In the passage on Clarence Thomas, how did the old rule define "personal hospitality"?
Selected passage START
Clarence Thomas broke the law, and it isn’t particularly close, write Dahlia Lithwick and Mark Stern in Slate. The best argument in his defense is that the old definition of “personal hospitality” did not require him to disclose transportation, including private flights. This reading works only by torturing the English language beyond all recognition.
The old rule, like the statute it derives from, defined the term as hospitality that is “extended” either “at” a personal residence or “on” their “property or facilities.” A person dead-set on defending Thomas might be able to squeeze these yacht trips into this definition, arguing that, by hosting Thomas on his boat for food, drink, and sightseeing, Crow “extended” hospitality “on” his own property.
But lending out the private jet for Thomas’ personal use? Come on. There’s no plausible way to shoehorn these trips into the old rule—which quotes the statute verbatim—even under the most expansive interpretation imaginable. Letting somebody use your private jet to travel around the country is not “extend[ing]” hospitality “on” your property. It is lending out your property to someone else so they can avoid paying for a commercial flight.
Thomas broke the law, a law
which contains serious civil penalties, though the bogus technicality on which
he relies, in addition to his political clout, will be more than enough to
ensure that he never faces any actual legal consequences.
Selected passage END
Stored data START
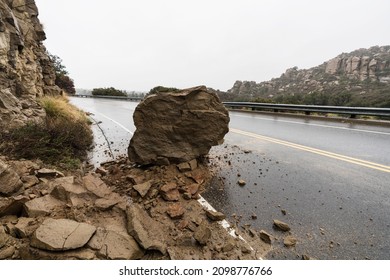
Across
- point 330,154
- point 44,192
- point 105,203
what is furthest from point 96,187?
point 330,154

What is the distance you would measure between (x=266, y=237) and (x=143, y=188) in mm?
2139

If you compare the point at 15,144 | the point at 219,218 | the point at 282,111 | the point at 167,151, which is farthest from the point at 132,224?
the point at 282,111

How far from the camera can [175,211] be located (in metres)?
3.60

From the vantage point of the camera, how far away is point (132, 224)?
3.06 m

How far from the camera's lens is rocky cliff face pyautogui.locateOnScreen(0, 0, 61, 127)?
6463mm

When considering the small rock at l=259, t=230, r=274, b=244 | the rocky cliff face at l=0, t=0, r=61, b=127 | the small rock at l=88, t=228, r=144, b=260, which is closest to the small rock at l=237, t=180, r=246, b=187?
the small rock at l=259, t=230, r=274, b=244

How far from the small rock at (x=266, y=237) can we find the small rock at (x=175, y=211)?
1152 mm

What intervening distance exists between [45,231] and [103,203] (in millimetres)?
895

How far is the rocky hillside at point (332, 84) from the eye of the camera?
39.6 m

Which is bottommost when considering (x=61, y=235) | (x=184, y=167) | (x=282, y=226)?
(x=282, y=226)

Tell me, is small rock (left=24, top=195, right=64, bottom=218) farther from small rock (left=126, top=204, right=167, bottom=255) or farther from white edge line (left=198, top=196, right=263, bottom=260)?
white edge line (left=198, top=196, right=263, bottom=260)

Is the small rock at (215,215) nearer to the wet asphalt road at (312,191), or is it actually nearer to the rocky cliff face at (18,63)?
the wet asphalt road at (312,191)

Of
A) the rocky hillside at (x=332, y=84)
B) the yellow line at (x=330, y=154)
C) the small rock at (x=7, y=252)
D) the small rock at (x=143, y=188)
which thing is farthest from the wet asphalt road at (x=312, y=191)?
the rocky hillside at (x=332, y=84)

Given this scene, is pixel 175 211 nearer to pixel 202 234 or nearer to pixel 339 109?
pixel 202 234
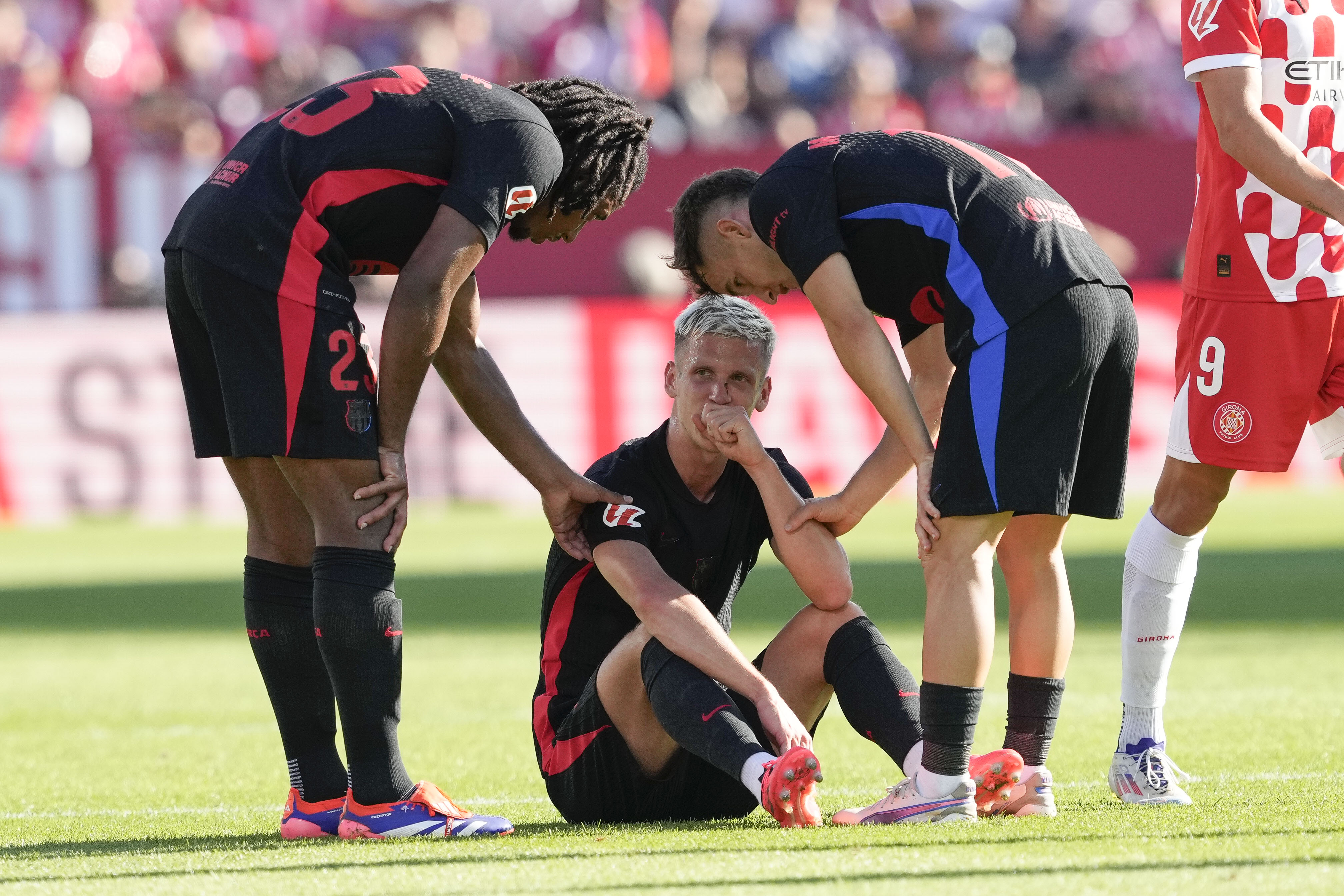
Stored data END
» Response to this exercise: As hospitality "extended" either "at" a personal residence or "on" their "property or facilities."